Comments on: A useful CAPTCHA from reCAPTCHA

By: Joe Dolson

Joe Dolson — Tue, 10 Jun 2008 19:41:29 +0000

In fact, I’d say that there are a lot of accessibility flaws. It still comes in as one of the more accessible CAPTCHA options out there — - but only by merit of a lot of sucking elsewhere.

As to their email protection — well, it seems like a lot of trouble to go to when there are plenty of perfectly valid other options. The ellipsis as link text — pretty problematic, accessibility wise. Launching a new window? Well, it’s questionable — but probably the most reasonable choice given the context.

However, it seems to me that simply using secure contact forms for all email contacts is really the better choice.

By: Skye

Skye — Mon, 09 Jun 2008 20:16:23 +0000

Joe, if you get a chance, what do you think of the reCaptcha mailhide? When I tried it out on their site, I had to click on a link in the middle of a word - the text of the link was an ellipsis - and it launched a new window where I had to solve the CAPTCHA. I didn’t think much of it. They heavily promote the accessibility of the reCaptcha, but the mailhide implementation seems seriously flawed.

By: yonatan

yonatan — Mon, 11 Feb 2008 15:43:58 +0000

we tested a number of captchas for our sites (check out Traxtuff for instance), and eventually made a small project out of it, to let you play around with different free CAPTCHA classes and libraries.
hope it helps find one that will fit your site nicely, you can find it at http://www.trycaptcha.com
we’re still setting it up but it’s already useful…
personally I really like recaptcha BTW,
for the great idea of getting people to perform a constructive action as part of a mundane task :)

By: Joe Dolson

Joe Dolson — Thu, 07 Feb 2008 22:12:03 +0000

It would not work, even using that term in it’s broadest possible sense. Additionally, for either option there are very serious accessibility consequences.

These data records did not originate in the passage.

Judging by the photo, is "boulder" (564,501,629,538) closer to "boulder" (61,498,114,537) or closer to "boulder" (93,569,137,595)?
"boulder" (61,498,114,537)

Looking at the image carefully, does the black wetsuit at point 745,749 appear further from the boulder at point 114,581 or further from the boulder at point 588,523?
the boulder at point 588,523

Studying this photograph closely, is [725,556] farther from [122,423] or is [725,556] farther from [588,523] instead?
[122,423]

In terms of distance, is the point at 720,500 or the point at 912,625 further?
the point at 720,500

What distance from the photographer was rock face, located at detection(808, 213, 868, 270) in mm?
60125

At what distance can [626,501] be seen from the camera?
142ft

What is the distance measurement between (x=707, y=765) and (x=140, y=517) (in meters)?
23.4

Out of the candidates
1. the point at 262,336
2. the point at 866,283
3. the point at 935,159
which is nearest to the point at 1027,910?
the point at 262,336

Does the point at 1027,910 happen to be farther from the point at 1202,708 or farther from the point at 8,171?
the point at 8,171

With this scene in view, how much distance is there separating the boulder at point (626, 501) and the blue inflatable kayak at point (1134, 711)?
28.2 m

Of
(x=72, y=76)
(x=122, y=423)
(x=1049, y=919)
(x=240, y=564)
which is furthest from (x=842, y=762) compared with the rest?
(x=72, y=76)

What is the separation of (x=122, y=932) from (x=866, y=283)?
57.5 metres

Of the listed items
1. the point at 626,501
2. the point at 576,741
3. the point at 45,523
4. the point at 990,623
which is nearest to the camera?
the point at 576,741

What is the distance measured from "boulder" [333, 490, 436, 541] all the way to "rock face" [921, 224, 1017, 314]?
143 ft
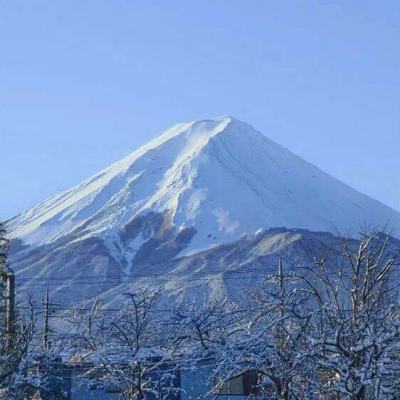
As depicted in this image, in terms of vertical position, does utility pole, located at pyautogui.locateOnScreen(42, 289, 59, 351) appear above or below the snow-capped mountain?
below

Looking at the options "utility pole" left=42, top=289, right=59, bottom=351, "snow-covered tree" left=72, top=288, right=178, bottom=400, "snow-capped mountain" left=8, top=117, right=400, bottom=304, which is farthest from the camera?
"snow-capped mountain" left=8, top=117, right=400, bottom=304

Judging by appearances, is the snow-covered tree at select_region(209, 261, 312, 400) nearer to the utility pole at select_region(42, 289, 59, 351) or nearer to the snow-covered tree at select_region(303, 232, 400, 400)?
the snow-covered tree at select_region(303, 232, 400, 400)

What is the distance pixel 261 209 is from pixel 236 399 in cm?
16576

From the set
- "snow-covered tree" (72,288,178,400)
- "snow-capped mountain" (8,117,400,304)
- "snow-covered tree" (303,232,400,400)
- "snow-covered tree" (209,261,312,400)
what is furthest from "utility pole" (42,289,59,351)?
"snow-capped mountain" (8,117,400,304)

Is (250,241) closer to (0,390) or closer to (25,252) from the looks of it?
(25,252)

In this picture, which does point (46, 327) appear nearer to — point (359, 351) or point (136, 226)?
point (359, 351)

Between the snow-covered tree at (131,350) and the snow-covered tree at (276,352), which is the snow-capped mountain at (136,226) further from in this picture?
the snow-covered tree at (276,352)

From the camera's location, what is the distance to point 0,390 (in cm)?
1602

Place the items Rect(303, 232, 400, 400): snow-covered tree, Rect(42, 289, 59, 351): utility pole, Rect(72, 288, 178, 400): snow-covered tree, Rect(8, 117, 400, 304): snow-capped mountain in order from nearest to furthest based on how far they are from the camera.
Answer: Rect(303, 232, 400, 400): snow-covered tree
Rect(72, 288, 178, 400): snow-covered tree
Rect(42, 289, 59, 351): utility pole
Rect(8, 117, 400, 304): snow-capped mountain

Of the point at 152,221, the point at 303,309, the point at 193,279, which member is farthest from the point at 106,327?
the point at 152,221

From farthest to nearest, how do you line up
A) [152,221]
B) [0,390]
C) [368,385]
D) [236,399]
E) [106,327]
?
[152,221]
[236,399]
[0,390]
[106,327]
[368,385]

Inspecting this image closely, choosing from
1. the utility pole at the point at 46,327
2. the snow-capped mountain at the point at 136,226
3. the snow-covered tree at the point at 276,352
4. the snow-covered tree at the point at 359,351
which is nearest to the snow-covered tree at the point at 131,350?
the snow-covered tree at the point at 276,352

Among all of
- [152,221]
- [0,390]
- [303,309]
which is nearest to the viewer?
[303,309]

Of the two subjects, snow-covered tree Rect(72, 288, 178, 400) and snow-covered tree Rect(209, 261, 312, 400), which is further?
snow-covered tree Rect(72, 288, 178, 400)
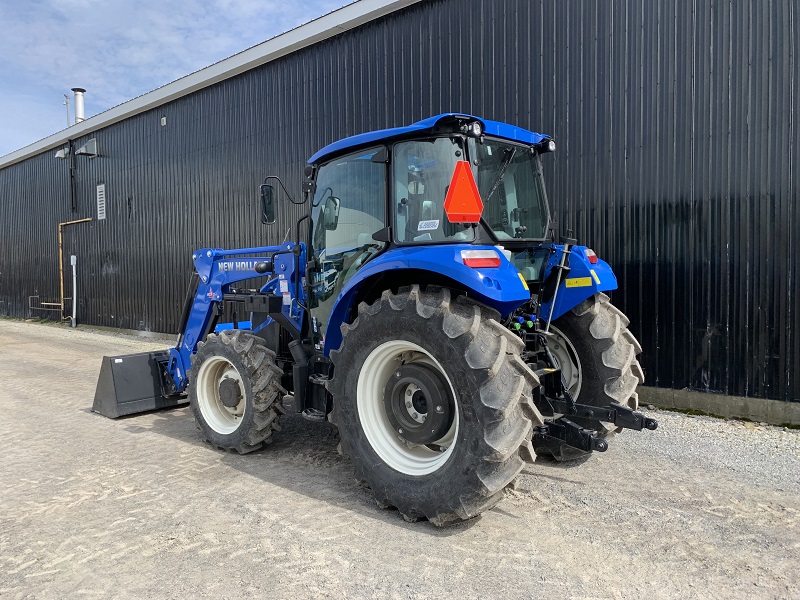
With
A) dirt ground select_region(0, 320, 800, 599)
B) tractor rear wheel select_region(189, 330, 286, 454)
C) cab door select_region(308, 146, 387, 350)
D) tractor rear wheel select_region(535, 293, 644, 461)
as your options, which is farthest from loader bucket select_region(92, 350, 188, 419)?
tractor rear wheel select_region(535, 293, 644, 461)

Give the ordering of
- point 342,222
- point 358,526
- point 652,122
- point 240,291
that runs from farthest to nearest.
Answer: point 652,122, point 240,291, point 342,222, point 358,526

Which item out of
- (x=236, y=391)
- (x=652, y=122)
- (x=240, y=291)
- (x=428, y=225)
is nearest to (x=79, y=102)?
(x=240, y=291)

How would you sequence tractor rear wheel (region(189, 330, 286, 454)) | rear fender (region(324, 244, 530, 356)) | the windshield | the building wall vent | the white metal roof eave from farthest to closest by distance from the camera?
the building wall vent
the white metal roof eave
tractor rear wheel (region(189, 330, 286, 454))
the windshield
rear fender (region(324, 244, 530, 356))

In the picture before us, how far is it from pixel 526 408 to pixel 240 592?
5.68ft

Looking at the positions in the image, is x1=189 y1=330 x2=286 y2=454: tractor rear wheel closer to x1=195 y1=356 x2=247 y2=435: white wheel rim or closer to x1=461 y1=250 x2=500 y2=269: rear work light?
x1=195 y1=356 x2=247 y2=435: white wheel rim

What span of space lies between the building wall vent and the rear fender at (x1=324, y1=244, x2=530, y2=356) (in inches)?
535

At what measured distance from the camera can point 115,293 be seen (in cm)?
1457

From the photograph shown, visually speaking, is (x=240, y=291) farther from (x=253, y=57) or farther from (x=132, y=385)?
(x=253, y=57)

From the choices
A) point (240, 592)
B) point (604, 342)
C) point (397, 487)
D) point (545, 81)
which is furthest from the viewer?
point (545, 81)

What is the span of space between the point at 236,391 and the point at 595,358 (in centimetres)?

First of all, it wouldn’t work as described simply because of the brute force attack method of many spam bots: if they encounter 50 submit buttons, they’ll submit ‘em all. Now, this is easy to get around: simply make it so that the submission of any button other than the active one invalidates the submission.

But you still have the accessibility and usability problems:

With the first choice, you’re seriously disenfranchising users with learning disabilities, dyslexia, or users who aren’t using a browser with a standard display: screen readers, mobile devices, etc.

In the second choice, you’re again disenfranchising users with learning disabilities, as well as causing problems for users who are color blind.

And, of course, on a usability front, you’re making the submission process extremely difficult for everybody. Seriously, do you want a contact form with 40 buttons, each a different size and shape? Aesthetically a lot less than appealing, and damned difficult to take in mentally.

By: Kenton

Kenton — Thu, 07 Feb 2008 21:58:02 +0000

Here is the idea: Have six to ten (or even 100) “submit” buttons. Only one works, but it is a different one each time. Above the buttons you get a message (or a distorted image) saying: “To submit, please press the third button from the left in the second row from the top”.
Less accessibility but similar: Buttons have different colours or sizes or texts and then the message could read “press green button” or even “press the smallest green button in the second row from the bottom that does not have an x in its text”.

Would that work

By: Joe Dolson

Joe Dolson — Tue, 22 Jan 2008 23:27:57 +0000

Well, it’s certainly a seal of approval on the stability of the code — - I’m not sure that Facebook is what I’d consider at the forefront of high quality code, however…

By: Neil

Neil — Tue, 22 Jan 2008 22:58:20 +0000

Last time I checked, Facebook were using reCaptcha during their registration process - and that’s a registration process which handles 250,000 new users everyday. That’s a decent seal of approval for any snippet of code!

By: Joe Dolson

Joe Dolson — Tue, 22 Jan 2008 15:43:19 +0000

Unfortunately, this is true with the default (scripted) version. Ironically, the backup version (available without Javascript) is not only accessible via keyboard but provides a very clear and noticeable :focus state to assist you with keyboard navigation.

This is certainly one reason that it’s clearly not yet up to scratch.

Thanks, Gez.

By: Gez Lemon

Gez Lemon — Tue, 22 Jan 2008 12:51:42 +0000

Hi Joe,

The biggest problem with reCAPTCHA is that it is not keyboard accessible (you have to use a mouse to change the type of challenge). That means it’s inaccessible to some assistive technology users, such as screen reader users, and people with mobility impairments that prevent them from using the mouse.